The 31 vectors are organized by conformance level. Each vector specifies an input, the expected outcome, and a reference to the normative spec section.

L1 tests cover identity, provider, lifecycle, and transport fundamentals.

VectorDescription
TV-L1-01Valid minimal manifest (accept)
TV-L1-02Manifest missing identity (reject)
TV-L1-03Manifest missing providers (reject)
TV-L1-04Initialize happy path
TV-L1-05Initialize with version mismatch (error -32001)
TV-L1-06Status query (returns lifecycle state + uptime)
TV-L1-07Graceful shutdown
TV-L1-08Initialized notification
TV-L1-09Manifest with empty providers (reject)
TV-L1-10Unknown method (error -32601)
TV-L1-11Invalid request — missing method (error -32600)
TV-L1-12Parse error — malformed JSON (error -32700)
TV-L1-13Heartbeat notification validation

L2 tests exercise the tool execution pipeline, gates, and approval flow.

VectorDescription
TV-L2-01Valid L2 manifest (accept)
TV-L2-02Tool call with valid arguments
TV-L2-03Tool call with invalid arguments (error -32602)
TV-L2-04Policy-denied tool call (error -32011)
TV-L2-05Tool execution timeout (error -32014)
TV-L2-06Approval flow — happy path
TV-L2-07Approval flow — timeout (error -32012)
TV-L2-08Approval flow — explicit deny (error -32013)
TV-L2-09Tool call blocked by sandbox (error -32010)
TV-L2-10Provider quota exceeded (error -32021)

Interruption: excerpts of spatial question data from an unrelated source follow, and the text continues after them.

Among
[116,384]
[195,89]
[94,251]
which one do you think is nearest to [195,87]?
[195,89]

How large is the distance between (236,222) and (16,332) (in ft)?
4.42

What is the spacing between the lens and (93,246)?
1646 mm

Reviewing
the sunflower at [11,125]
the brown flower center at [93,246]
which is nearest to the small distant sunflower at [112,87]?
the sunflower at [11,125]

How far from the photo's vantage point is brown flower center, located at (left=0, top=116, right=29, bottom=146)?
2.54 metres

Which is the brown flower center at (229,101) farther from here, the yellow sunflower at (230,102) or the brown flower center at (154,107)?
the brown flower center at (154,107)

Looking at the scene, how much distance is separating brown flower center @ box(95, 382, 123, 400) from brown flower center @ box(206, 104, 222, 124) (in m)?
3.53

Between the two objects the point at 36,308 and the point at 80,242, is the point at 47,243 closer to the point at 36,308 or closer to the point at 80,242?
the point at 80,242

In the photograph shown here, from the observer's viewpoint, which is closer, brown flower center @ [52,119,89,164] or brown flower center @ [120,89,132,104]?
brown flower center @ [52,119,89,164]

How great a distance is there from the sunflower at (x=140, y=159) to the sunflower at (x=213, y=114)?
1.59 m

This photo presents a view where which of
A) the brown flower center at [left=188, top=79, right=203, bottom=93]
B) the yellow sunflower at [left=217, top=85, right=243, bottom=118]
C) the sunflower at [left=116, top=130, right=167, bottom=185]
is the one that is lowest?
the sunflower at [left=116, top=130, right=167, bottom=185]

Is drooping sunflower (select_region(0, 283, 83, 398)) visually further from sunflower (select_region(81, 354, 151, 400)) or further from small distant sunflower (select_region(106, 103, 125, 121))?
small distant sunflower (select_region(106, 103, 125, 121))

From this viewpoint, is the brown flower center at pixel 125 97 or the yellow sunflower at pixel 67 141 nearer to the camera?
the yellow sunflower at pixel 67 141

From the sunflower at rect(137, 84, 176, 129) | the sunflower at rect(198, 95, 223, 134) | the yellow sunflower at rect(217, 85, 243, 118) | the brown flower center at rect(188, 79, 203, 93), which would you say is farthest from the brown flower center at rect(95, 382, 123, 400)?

L3 tests cover memory operations, swarm coordination, and access control validation.

VectorDescription
TV-L3-01Valid L3 manifest with all 9 core primitives (WorldModel and Telemetry optional) (accept)
TV-L3-02Swarm delegate + report round-trip
TV-L3-03Memory store + query round-trip
TV-L3-04Allowlist mode with roles field (reject — invalid)
TV-L3-05Role-based mode with allowed_ids (reject — invalid)
TV-L3-06Swarm broadcast notification
TV-L3-07Swarm discover peers
TV-L3-08Memory compact

Two details are important:

  • TV-L3-02 covers the full claw.swarm.delegate -> claw.swarm.report round-trip. claw.swarm.report is not a standalone conformance vector.
  • TV-L3-04 and TV-L3-05 are manifest-validation vectors. They verify invalid Channel.access_control combinations and do not require a live wire exchange.

Beyond conformance tests, CKP provides a coherence auditor that validates consistency across the specification documents themselves:

Terminal window
./tools/coherence-audit.sh spec/ reports/

The auditor runs 10 rules:

  1. Error code coherence across spec and test vectors
  2. Method contract consistency
  3. JSON/YAML/ABNF syntax validation
  4. Normative boundary enforcement
  5. Cross-reference validation
  6. ABNF grammar conformance
  7. Conformance level correctness
  8. MUST-level requirement coverage
  9. Field name consistency
  10. Editorial consistency

Requirements: bash, jq, python3 (with PyYAML), perl.


The harness assigns one of three verdicts per level:

VerdictMeaning
CONFORMANTAll vectors pass (0 skips, 0 fails, 0 errors)
PARTIALSome vectors pass, but at least one is skipped. No failures.
NON-CONFORMANTAt least one vector fails
  • A skip means the vector was not executed (e.g., the agent lacks the required transport or feature). Skipped vectors prevent a CONFORMANT verdict — the best possible result with any skips is PARTIAL.
  • A fail means the agent responded incorrectly (wrong error code, missing fields, invalid structure). Any failure results in NON-CONFORMANT.
  • An error means the harness itself encountered an unexpected problem.
Level 1: 13/13 PASS, 0 SKIP, 0 FAIL -> L1 CONFORMANT
Level 2: 10/10 PASS, 0 SKIP, 0 FAIL -> L2 CONFORMANT
Level 3: 8/8 PASS, 0 SKIP, 0 FAIL -> L3 CONFORMANT

The overall result is the lowest verdict across all tested levels.


When a vector is skipped, the report includes a justification. Common reasons:

  • No transport configured — the agent does not expose a stdio JSON-RPC listener (e.g., WhatsApp-only agents)
  • Feature not implemented — the agent lacks a specific capability (e.g., no approval workflow)
  • Protocol not negotiated — the agent does not support version negotiation

Skip justifications are documented in the conformance report and in per-agent compatibility profiles.